Malhotra Alka, Thorpe Erin, Coffey Alison J, Rajkumar Revathi, Adjeman Josephine, Naa Adjeley Adjetey Naomi Dianne, Aglobitse Sharron, Allotey Felix, Arsov Todor, Ashong Joyce, Badoe Ebenezer Vincent, Basel Donald, Brew Yvonne, Brown Chester, Bosfield Kerri, Casas Kari, Cornejo-Olivas Mario, Davis-Keppen Laura, Freed Abbey, Gibson Kate, Jayakar Parul, Jones Marilyn C, Kawome Martina, Lumaka Aimé, Maier Ursula, Makay Prince, Manassero Gioconda, Marbell-Wilson Marilyn, Marcuccilli Charles, Masser-Frye Diane, McCarrier Julie, Mills Hannah-Sharon, Montoya Jeny Balazar, Mubungu Gerrye, Ngole Mamy, Perez Jorge, Pivnick Eniko, Duenas-Roque Milagros M, Pena Salguero Hildegard, Serize Arturo, Shinawi Marwan, Sirchia Fabio, Soler-Alfonso Claudia, Taylor Alan, Thompson Lauren, Vance Gail, Vanderver Adeline, Vaux Keith, Velasco Danita, Wiafe Samuel, Taft Ryan J, Perry Denise L, Kesari Akanchha
Illumina Inc., San Diego, CA, USA.
Illumina Inc., San Diego, CA, USA; Genetic Alliance, Damascus, MD, USA.
HGG Adv. 2025 Apr 7;6(3):100430. doi: 10.1016/j.xhgg.2025.100430.
Genome sequencing is a powerful and comprehensive test that detects multiple variants of different types. The interrogation of variants across the genome enables the identification of multiple molecular diagnoses (MMDs) in a single individual. In this retrospective study, we describe individuals in whom MMDs were associated with the proband's indication for testing (IFT), secondary findings, or incidental findings. An MMD is considered where at least one of the findings is associated with the primary IFT and all variants are classified as either likely pathogenic or pathogenic. Clinical genome sequencing was performed for all individuals as part of the iHope program at the Illumina Laboratory Services between September 2017 and December 2023. The iHope cohort included 1,846 affected individuals, with 872 (47.2%) found to have at least one likely pathogenic or pathogenic variant associated with the primary IFT. Of these, 81 (9.3%) individuals had multiple clinically significant molecular findings, including 76 individuals with reported variants associated with 2 different conditions, and 5 individuals with more than 2 molecular findings. A total of 32 individuals (3.7%) had at least 2 molecular diagnoses related to the primary IFT, while in 49 (5.6%) individuals, the variant(s) reported for the second condition constituted a secondary or incidental finding. Our study highlights that among individuals with a likely pathogenic or pathogenic finding identified through genome sequencing, 9% have MMDs, which may have been missed with different testing methods. Of note, approximately 60% of the 81 individuals with an MMD had a potentially actionable secondary or incidental finding.

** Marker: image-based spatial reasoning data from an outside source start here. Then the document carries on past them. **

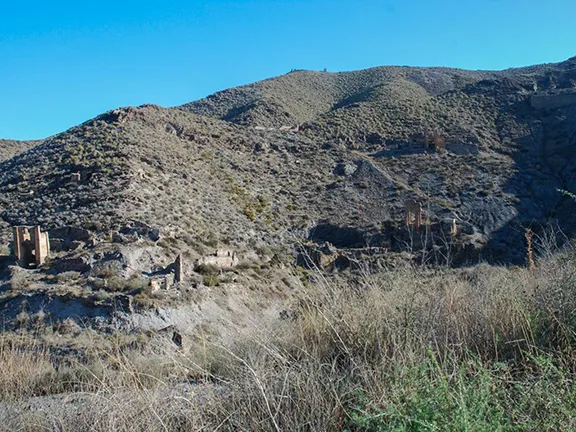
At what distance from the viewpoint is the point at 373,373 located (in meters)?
3.14

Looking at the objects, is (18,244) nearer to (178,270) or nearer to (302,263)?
(178,270)

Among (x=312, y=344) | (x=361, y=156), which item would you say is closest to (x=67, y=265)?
(x=312, y=344)

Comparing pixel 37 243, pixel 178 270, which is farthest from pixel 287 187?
pixel 37 243

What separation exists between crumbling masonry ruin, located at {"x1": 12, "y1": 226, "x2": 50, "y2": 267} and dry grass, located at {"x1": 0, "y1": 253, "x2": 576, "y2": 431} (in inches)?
669

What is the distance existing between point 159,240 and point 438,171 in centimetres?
2293

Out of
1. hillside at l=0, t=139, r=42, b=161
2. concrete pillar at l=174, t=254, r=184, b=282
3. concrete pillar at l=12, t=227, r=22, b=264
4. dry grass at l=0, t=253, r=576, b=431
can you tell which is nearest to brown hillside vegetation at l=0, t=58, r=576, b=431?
dry grass at l=0, t=253, r=576, b=431

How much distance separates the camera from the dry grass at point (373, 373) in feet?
8.50

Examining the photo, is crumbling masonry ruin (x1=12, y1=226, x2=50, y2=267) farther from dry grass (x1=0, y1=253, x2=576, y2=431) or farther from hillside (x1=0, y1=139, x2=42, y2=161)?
hillside (x1=0, y1=139, x2=42, y2=161)

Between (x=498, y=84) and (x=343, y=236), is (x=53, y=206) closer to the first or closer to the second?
(x=343, y=236)

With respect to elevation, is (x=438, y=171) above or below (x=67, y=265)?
above

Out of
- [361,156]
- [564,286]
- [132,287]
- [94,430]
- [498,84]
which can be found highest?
[498,84]

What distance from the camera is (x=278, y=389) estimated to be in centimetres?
307

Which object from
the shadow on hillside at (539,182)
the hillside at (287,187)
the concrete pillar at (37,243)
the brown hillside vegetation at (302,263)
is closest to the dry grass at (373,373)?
the brown hillside vegetation at (302,263)

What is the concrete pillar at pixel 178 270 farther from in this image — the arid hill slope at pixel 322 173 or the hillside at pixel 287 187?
the arid hill slope at pixel 322 173
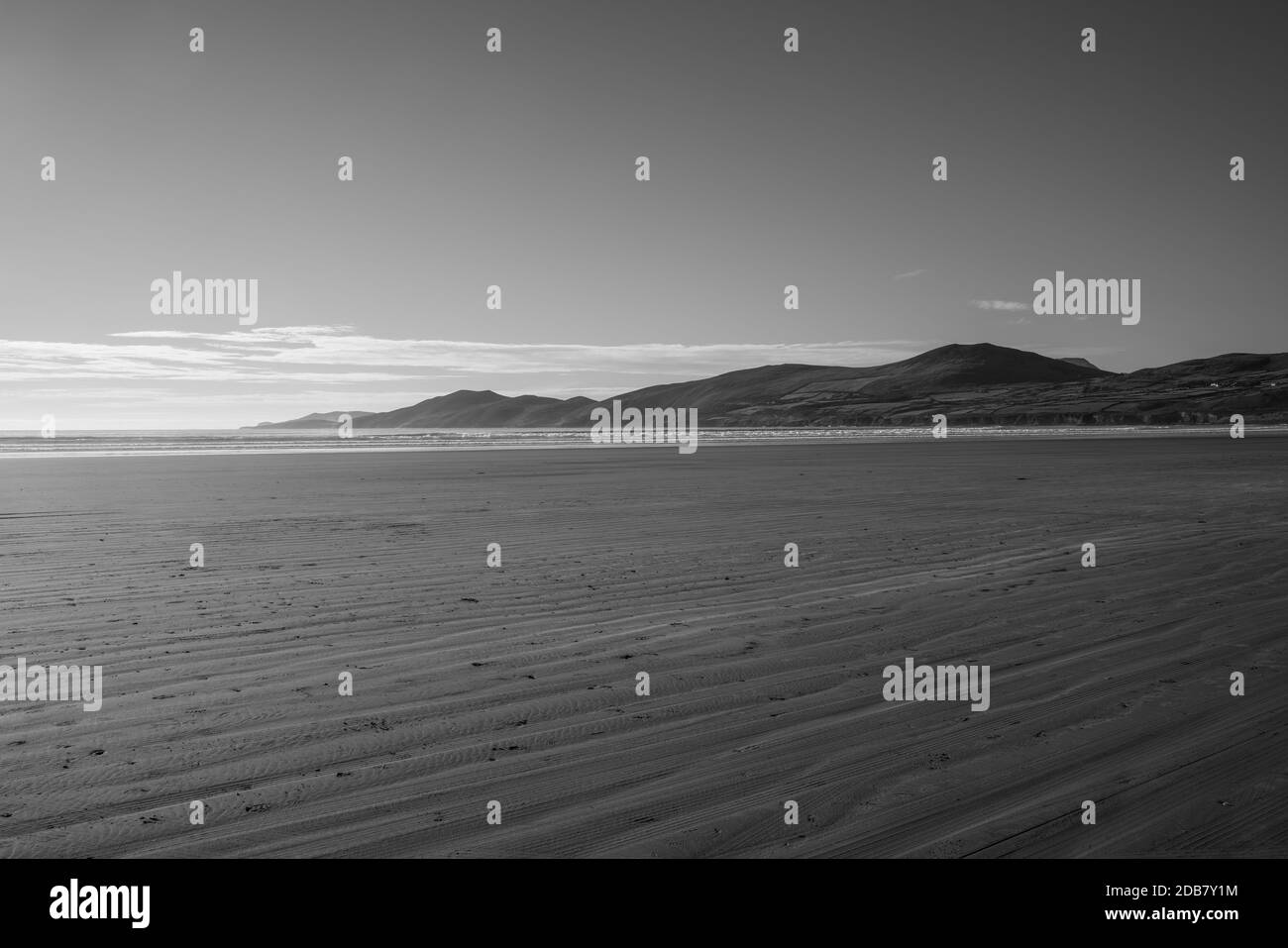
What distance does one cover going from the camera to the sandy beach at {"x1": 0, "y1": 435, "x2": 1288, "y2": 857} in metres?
3.71

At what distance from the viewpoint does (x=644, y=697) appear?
18.0ft

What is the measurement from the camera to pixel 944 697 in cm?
548

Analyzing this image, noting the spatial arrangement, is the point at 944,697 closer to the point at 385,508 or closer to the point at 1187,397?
the point at 385,508

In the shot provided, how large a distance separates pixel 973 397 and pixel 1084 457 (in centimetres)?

基因组测序是一项强大而全面的检测,可检测多种不同类型的变异。对整个基因组的变异进行检测能够在单个个体中识别出多种分子诊断结果(MMDs)。在这项回顾性研究中,我们描述了那些MMDs与先证者的检测指征(IFT)、次要发现或偶然发现相关的个体。当至少一项发现与主要IFT相关且所有变异被分类为可能致病或致病时,即认为存在MMD。作为Illumina实验室服务公司iHope项目的一部分,对所有个体进行了临床基因组测序,时间为2017年9月至2023年12月。iHope队列包括1846名受影响个体,其中872名(47.2%)被发现至少有一个与主要IFT相关的可能致病或致病变异。在这些个体中,81名(9.3%)有多项具有临床意义的分子发现,包括76名报告的变异与2种不同疾病相关的个体,以及5名有超过2项分子发现的个体。共有32名个体(3.7%)至少有2项与主要IFT相关的分子诊断,而在49名(5.6%)个体中,为第二种疾病报告的变异构成了次要或偶然发现。我们的研究强调,在通过基因组测序确定有可能致病或致病发现的个体中,9%有MMDs,而采用不同检测方法可能会遗漏这些发现。值得注意的是,81名有MMD的个体中约60%有潜在可采取行动的次要或偶然发现。